Hacienda tendrá que pagar 6.000 euros por interrumpir una boda en Badajoz para saldar una deuda

Dos inspectores de la Agencia Tributaria irrumpieron en el banquete para embargar el pago a la empresa de catering, que debía dinero. La actuación fue desproporcionada, según la Audiencia Nacional

Imagen de archivo de una boda
Imagen de archivo de una bodajesus g. feriaJESUS G. FERIA

La aparición sorpresa de Hacienda en una boda de Badajoz le ha salido cara. La Audiencia Nacional ha condenado a la Agencia Tributaria a pagar 6.000 euros y las costas del juicio por interrumpir una boda el pasado 1 de junio de 2019 en Badajoz. “Somos de la Agencia Tributaria. Hemos venido a embargar su boda”, así interrumpieron dos agentes de la Agencia Tributaria el banquete de un enlace celebrado en junio de 2019 en Badajoz, según publicada el diario “Hoy”. Afortunadamente, la culpa no era de la pareja ni de sus invitados, sino de la empresa de catering que habían contratado. Al parecer, la compañía debía dinero al Fisco y los agentes fueron a embargar el pago de su boda para que el dinero llegase directamente a Hacienda y sirviera para subsanar parte de la deuda fiscal.

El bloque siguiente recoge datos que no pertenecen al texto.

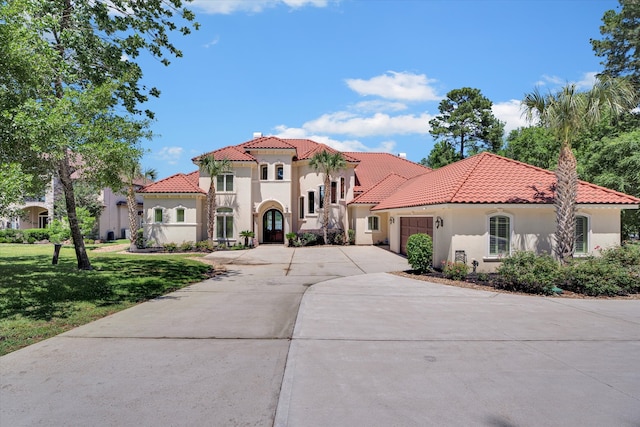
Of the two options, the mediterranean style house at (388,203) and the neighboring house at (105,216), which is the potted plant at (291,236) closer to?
the mediterranean style house at (388,203)

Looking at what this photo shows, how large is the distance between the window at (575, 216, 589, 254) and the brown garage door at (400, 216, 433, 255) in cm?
609

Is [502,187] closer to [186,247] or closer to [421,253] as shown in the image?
[421,253]

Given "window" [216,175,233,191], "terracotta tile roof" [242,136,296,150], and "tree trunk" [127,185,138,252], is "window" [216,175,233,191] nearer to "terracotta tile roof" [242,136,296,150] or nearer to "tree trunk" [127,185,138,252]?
"terracotta tile roof" [242,136,296,150]

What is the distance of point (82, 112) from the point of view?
9.22 metres

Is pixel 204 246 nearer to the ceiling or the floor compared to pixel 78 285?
nearer to the ceiling

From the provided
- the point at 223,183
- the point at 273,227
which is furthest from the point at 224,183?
the point at 273,227

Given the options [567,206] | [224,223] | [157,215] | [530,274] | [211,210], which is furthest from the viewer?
[224,223]

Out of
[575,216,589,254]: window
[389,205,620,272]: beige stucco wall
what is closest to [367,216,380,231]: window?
[389,205,620,272]: beige stucco wall

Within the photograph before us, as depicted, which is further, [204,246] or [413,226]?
[204,246]

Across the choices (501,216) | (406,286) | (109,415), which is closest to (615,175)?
(501,216)

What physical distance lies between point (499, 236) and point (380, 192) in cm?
1498

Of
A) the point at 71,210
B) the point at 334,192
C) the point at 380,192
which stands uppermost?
the point at 334,192

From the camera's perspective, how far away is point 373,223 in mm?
28672

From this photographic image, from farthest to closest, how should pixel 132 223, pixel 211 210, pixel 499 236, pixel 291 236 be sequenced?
pixel 291 236 → pixel 211 210 → pixel 132 223 → pixel 499 236
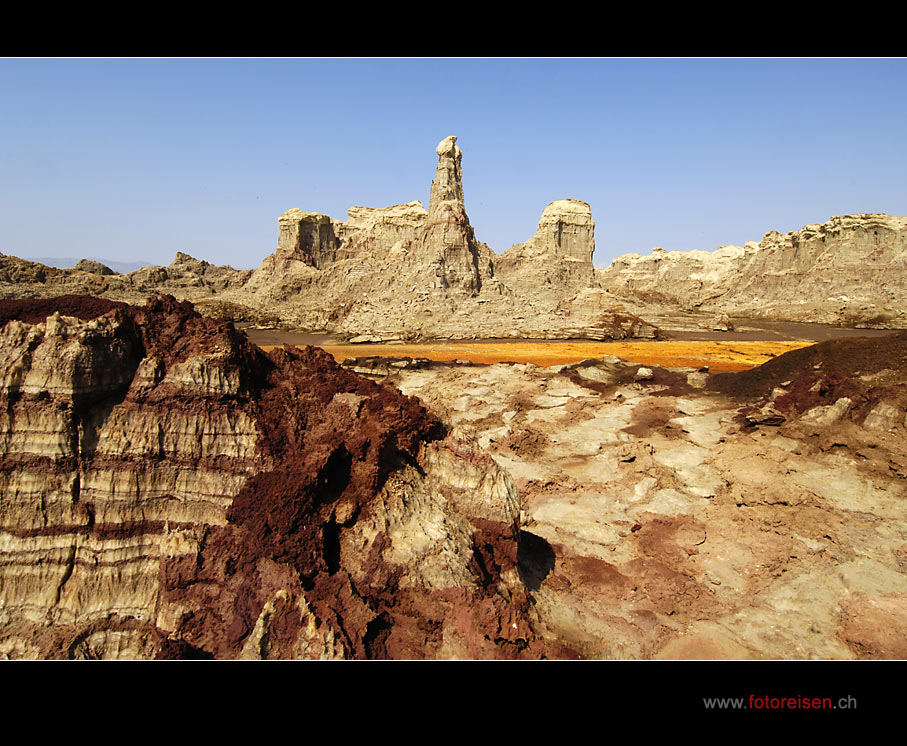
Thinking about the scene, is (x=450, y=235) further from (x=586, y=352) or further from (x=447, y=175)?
(x=586, y=352)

En un principio, la pareja pensó que los agentes pretendía revisar los regalos o iban en busca de posibles pagos en negro, ya que si los recién casados se quieren ceñir a la norma, deberían declarar todos los regalos, tanto dinero en metálico como por transferencia y los objetos, como donaciones. No obstante, pocos cónyuges lo hacen. Aunque finalmente el problema no iba con ellos, la celebración se convirtió en un verdadero infierno. Tal y como relataron los contrayentes a “Hoy”, los inspectores apartaron a los novios para interrogarlos. Durante el proceso, la celebración fue avanzando y al volver a la sala la comida ya había terminado.

Al faltar los novios y el encargado del catering, que más tarde se ofreció a responder preguntas, la tarta no se sirvió. Tampoco se sirvió el champán y a los novios se les olvidó repartir los regalos de recuerdo a los invitados por el susto. La ausencia del encargado provocó otra serie de inconvenientes, como por ejemplo no poder enchufar el aire acondicionado pese a estar a 43 grados. Pero la odisea aún no había acabado para esta pareja. Nada más empezar el baile, llegaron dos agentes de la Guardia Civil a la boda para seguir recabando datos, lo que acabó con el enfado del novio y el llanto de la novia. Más tarde, la pareja recibió un requerimiento por email durante su luna de miel, y se preguntaron por qué Hacienda no había seguido este método en primer lugar antes de desbaratar su enlace.

Los afectados no se quedaron de brazos cruzados y reclamaron daños a la Agencia Tributaria. La pérdida de servicios y el daño moral ocasionados han sido subsanados dos años después con esta sentencia de la Audiencia Nacional. Tal y como publican varios medios locales, los novios se encuentran felices con la sentencia. El abogado de la pareja, Eduardo Gil Mastro, ha explicado que el juez reconoce la falta de proporcionalidad en la actuación de la Agencia Tributaria y recoge varios mecanismos alternativos que Hacienda podría haber usado antes de arruinar la boda de estar pareja que siempre recodará su unión con una sabor agridulce.